Some limitations should be discussed in this meta-analysis. First, heterogeneity may be present, influencing the results of meta-analysis, although a random effects model has been used. According to the test of heterogeneity, there was significant heterogeneity among studies in CD populations. Second, the numbers of subjects and studies included in the UC cohorts were small. There were only 10 and 6 studies derived from Caucasian populations for D299G and T399I polymorphisms, respectively, which may not have enough persuasion to show an association between the two SNPs and UC. Similarly, far more data are needed to identify the correlation between TLR4 variants and the clinical characteristics of IBD. Third, although the available genetic data implicate the TLR4 D299G and T399I polymorphisms as risk factors of CD susceptibility in Caucasian population, studies from other ethnic groups are needed to determine whether or not the two polymorphisms confer a risk for CD in other populations. We were not able to do meta-analyses in American and Asian ethnic groups due to the lack of studies or the failure to meet our inclusion criteria. Further studies on the association of the TLR4 D299G and T399I polymorphisms and IBD are needed in other ethnic populations.
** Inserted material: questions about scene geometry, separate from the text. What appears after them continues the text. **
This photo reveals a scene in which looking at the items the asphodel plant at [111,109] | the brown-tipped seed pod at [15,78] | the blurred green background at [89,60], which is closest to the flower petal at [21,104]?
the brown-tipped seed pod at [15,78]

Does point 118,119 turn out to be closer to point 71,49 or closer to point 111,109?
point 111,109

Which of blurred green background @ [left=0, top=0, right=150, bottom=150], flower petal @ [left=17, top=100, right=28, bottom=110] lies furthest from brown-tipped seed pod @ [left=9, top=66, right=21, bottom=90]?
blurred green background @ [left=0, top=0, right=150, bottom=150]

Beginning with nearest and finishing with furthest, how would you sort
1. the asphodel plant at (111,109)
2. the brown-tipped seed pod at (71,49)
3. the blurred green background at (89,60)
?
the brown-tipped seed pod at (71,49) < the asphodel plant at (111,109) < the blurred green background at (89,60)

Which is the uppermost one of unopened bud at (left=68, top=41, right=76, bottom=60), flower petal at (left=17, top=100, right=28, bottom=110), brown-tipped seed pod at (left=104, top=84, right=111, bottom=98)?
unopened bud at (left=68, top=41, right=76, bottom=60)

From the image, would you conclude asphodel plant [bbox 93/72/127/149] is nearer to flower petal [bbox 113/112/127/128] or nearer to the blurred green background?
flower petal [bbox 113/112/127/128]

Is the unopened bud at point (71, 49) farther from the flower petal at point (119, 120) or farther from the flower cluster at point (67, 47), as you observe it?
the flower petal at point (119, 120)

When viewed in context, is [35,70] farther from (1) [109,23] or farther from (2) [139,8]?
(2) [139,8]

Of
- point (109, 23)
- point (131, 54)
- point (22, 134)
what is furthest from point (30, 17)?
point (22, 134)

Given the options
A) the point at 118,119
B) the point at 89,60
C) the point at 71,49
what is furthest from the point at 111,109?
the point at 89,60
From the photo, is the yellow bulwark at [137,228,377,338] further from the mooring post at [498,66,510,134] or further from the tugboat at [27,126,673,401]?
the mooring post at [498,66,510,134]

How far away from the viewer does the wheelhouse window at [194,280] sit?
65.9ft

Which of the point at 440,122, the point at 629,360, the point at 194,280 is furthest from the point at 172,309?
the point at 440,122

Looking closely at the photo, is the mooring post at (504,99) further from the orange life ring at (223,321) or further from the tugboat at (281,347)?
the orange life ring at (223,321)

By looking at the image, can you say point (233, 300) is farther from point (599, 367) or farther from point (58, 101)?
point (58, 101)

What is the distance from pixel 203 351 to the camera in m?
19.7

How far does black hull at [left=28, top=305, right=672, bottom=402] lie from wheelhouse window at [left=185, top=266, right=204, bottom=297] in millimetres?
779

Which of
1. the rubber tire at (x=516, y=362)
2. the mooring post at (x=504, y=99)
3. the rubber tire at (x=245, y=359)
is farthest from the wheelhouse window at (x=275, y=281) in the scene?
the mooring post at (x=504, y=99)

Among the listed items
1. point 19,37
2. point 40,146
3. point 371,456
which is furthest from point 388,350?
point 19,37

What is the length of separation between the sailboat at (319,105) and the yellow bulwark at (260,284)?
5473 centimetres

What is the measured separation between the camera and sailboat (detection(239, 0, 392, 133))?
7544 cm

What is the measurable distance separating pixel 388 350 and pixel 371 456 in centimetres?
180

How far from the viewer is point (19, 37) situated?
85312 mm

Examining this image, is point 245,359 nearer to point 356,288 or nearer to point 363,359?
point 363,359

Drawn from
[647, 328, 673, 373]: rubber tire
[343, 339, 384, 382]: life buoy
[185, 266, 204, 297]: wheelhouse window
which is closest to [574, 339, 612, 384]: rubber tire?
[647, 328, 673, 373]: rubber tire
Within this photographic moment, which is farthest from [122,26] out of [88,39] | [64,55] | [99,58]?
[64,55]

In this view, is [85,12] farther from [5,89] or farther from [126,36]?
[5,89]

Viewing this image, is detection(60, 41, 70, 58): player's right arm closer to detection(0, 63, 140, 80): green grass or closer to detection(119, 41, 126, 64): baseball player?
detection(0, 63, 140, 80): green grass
In summary, our meta-analyses demonstrate that the TLR4 D299G and T399I polymorphisms may be significant risk factors for CD and UC in Caucasians. More studies are needed to determine the role of the two polymorphisms in UC, and stratification by NOD2 mutations are needed to confirm the conclusion. Considering the relatively small sample size, a larger trial is needed to identify the association between TLR4 299G and CD phenotypes. Further studies in various ethnic groups are also necessary to clarify the correlation between TLR4 D299G and T399I polymorphisms and CD and UC.